As a teenager - Randy was 50 pounds overweight. As he got older, things got worse. In his mid 30's, Randy had a hard time keeping up his dairy farm in northwest Wisconsin. He weighed 345 pounds, and could barely walk.
"I knew in the back of my mind this is a losing battle. I'm gonna lose this. I can't win this battle."
And then Randy met a young scientist from India doing a fellowship at UW-Madison. Nikhil Dhurandhar was studying a virus he believed was making people fat.
"We call it hit and run phenomenon. It is possible it comes in, turns something off or something on."
Adenovirus 36, or AD-36, causes the body to produce more fat cells. The virus eventually leaves, but the damage is permanent. "Treatment may be like any other type of obesity. There's not a special treatment for obesity due to viral infection," Dhurandhar explained.

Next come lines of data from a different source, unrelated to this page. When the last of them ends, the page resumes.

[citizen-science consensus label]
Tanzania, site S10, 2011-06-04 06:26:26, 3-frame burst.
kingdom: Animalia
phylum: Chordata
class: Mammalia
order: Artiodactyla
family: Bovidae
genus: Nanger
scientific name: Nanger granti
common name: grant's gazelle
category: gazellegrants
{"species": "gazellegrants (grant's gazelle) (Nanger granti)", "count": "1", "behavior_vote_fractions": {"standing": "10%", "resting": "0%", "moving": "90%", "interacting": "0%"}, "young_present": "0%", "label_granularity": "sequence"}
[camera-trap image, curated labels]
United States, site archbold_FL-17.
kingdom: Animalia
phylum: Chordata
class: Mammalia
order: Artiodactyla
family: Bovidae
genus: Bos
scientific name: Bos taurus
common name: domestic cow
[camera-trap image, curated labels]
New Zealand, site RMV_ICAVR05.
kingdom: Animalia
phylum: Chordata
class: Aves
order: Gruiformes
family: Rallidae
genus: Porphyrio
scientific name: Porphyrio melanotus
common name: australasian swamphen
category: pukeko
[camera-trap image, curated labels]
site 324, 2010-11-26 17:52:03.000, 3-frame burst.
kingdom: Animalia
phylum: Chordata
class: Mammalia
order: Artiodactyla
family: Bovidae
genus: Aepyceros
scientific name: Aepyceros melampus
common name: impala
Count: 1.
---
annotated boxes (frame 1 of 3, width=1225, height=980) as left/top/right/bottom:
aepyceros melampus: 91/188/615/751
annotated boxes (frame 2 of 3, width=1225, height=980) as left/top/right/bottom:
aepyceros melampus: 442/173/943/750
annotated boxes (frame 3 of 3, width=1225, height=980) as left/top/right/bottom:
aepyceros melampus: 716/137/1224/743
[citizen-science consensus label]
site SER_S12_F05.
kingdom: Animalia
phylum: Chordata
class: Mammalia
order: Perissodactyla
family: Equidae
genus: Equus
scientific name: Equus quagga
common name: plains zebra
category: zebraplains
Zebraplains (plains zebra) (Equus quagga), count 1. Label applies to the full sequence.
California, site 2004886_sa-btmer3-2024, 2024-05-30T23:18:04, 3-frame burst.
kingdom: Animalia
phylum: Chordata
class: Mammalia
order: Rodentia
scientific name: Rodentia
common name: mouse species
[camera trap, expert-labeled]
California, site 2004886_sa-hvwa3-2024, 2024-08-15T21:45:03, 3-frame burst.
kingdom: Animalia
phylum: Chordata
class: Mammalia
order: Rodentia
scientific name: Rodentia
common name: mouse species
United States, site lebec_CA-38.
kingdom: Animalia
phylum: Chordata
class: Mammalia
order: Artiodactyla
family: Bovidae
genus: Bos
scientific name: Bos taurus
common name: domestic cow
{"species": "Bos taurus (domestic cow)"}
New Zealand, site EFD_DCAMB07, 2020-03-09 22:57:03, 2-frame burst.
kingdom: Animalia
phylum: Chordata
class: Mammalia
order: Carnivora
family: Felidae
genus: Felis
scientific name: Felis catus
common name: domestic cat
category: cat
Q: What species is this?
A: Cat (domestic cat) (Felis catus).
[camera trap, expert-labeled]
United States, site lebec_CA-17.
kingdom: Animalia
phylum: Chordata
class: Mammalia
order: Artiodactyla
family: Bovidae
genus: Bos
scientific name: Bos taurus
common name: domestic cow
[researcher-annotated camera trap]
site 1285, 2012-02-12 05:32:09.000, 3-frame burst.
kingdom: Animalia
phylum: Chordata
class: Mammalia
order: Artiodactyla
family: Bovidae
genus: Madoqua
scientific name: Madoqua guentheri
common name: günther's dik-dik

He tested Randy, who was positive for antibodies to AD-36, meaning at some point he was infected with the virus.
Randy calls the discovery "absolutely liberating." He finally had an explanation for the weight, which he still had to lose. There is no cure for obesity caused by a virus.
Down to 190 pounds at one point, he was climbing back up the scale in his late 50's. Randy decided to have a gastric procedure.
"I had a little more energy so I could exercise better," Randy told us. He was finally starting to feel normal.
He's now 165 pounds. Randy follows a strict exercise and eating regimen. "If I stopped that lifestyle, that weight is out there around the corner. It would be back."
Now 64, Randy can't believe he's still around to enjoy his grandchildren. "It was just such a miracle that I found out about it when I did."
Dhurandhar was the first to discover a virus that causes obesity. Today, 10 other viruses have been reported. It's hard to say how many in the U.S. are infected with AD-36. Only people in research studies are being screened.
There is no treatment for AD-36, so the focus is on preventing the infection by developing a childhood vaccine.